===== Passage for review =====

Rivinius began his cello studies at the age of six with Hermann Dirr in Munich. Later he studied in Saarbrücken for several years with Ulrich Voss and Claus Kanngiesser, then with David Geringas in Lübeck, with Zara Nelsova at the Juilliard School in New York and finally with Heinrich Schiff in Basel. There he completed his studies with the soloist diploma.

Rivinius won numerous national and international competitions. After winning the International Tchaikovsky Competition, which was the first time that a German musician was awarded this prize, numerous concert appearances in major music metropolises in Europe, Japan, Mexico and the USA followed.

Some of the orchestras with which Rivinius has performed are the Bavarian Radio Symphony Orchestra, the Helsinki Philharmonic Orchestra, the National Symphony Orchestra in Washington, the Gulbenkian Orchestra Lisbon, the Konzerthausorchester Berlin, the Moscow Philharmonic, the St. Louis Symphony Orchestra, the Bamberg Symphony, the Royal Stockholm Philharmonic Orchestra, the hr-Sinfonieorchester, the Czech Philharmonic, the MDR Leipzig Radio Symphony Orchestra among others.

===== Dataset extract =====

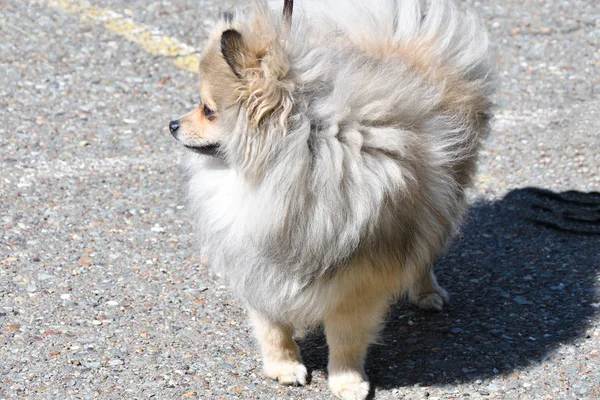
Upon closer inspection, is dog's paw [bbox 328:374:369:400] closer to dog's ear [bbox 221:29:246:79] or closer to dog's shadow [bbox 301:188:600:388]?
dog's shadow [bbox 301:188:600:388]

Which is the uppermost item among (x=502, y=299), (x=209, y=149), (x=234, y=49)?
(x=234, y=49)

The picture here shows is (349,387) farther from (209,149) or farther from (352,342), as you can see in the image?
(209,149)

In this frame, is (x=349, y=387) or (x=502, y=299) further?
(x=502, y=299)

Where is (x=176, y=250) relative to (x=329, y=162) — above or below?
below

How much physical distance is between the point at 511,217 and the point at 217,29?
2448mm

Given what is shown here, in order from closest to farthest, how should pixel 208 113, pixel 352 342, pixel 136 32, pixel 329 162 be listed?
pixel 329 162 < pixel 208 113 < pixel 352 342 < pixel 136 32

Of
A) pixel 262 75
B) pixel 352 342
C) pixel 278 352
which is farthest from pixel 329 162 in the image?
pixel 278 352

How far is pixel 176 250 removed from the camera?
4.36 m

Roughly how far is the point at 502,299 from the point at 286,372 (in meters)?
1.29

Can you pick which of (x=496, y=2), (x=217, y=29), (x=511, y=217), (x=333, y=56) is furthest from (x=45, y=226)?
(x=496, y=2)

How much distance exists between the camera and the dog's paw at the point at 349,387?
3.33 metres

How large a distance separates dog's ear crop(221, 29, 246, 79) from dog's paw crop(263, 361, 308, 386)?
1.31 meters

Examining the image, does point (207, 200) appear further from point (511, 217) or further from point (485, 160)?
point (485, 160)

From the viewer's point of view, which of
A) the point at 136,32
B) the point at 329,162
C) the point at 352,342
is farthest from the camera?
the point at 136,32
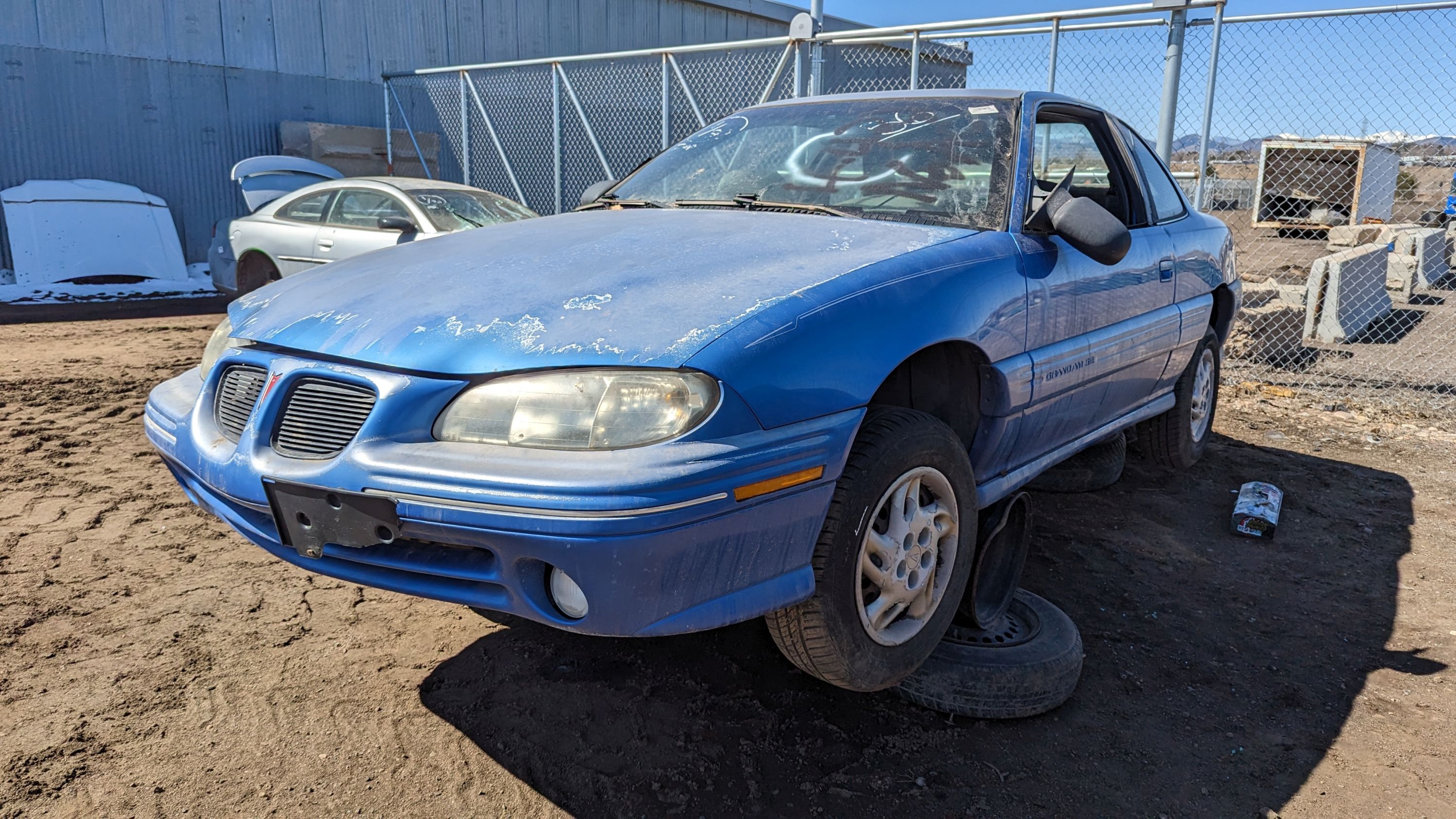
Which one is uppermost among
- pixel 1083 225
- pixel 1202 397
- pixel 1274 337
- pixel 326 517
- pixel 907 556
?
pixel 1083 225

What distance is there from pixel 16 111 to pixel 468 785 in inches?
519

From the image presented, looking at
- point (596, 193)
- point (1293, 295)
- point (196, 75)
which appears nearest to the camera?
point (596, 193)

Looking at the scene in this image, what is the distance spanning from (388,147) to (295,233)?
17.5 feet

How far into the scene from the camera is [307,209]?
27.8 feet

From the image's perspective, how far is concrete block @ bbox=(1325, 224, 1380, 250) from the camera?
13.7 m

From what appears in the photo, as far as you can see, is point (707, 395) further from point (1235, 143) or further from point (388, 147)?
point (388, 147)

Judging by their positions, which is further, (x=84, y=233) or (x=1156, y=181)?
(x=84, y=233)

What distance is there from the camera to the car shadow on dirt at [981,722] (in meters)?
2.23

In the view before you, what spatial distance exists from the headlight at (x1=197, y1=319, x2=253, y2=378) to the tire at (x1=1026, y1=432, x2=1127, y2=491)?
3.40m

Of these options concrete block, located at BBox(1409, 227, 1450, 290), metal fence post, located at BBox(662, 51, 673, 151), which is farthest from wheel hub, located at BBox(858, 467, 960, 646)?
concrete block, located at BBox(1409, 227, 1450, 290)

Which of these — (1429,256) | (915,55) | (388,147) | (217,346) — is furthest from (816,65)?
(1429,256)

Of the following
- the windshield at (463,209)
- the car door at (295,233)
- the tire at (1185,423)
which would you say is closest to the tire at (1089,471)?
the tire at (1185,423)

=====

### List of tasks
(A) List every cello teacher named in the passage on Rivinius.
(B) According to the passage on Rivinius, at what age did Rivinius begin cello studies?
(C) Extract the part of the passage on Rivinius that starts at "Rivinius began his" and ends at "the soloist diploma.".
The rows come from a different source than the passage on Rivinius.

### Solved problems
(A) Hermann Dirr, Ulrich Voss, Claus Kanngiesser, David Geringas, Zara Nelsova, Heinrich Schiff

(B) At the age of six.

(C)
Rivinius began his cello studies at the age of six with Hermann Dirr in Munich. Later he studied in Saarbrücken for several years with Ulrich Voss and Claus Kanngiesser, then with David Geringas in Lübeck, with Zara Nelsova at the Juilliard School in New York and finally with Heinrich Schiff in Basel. There he completed his studies with the soloist diploma.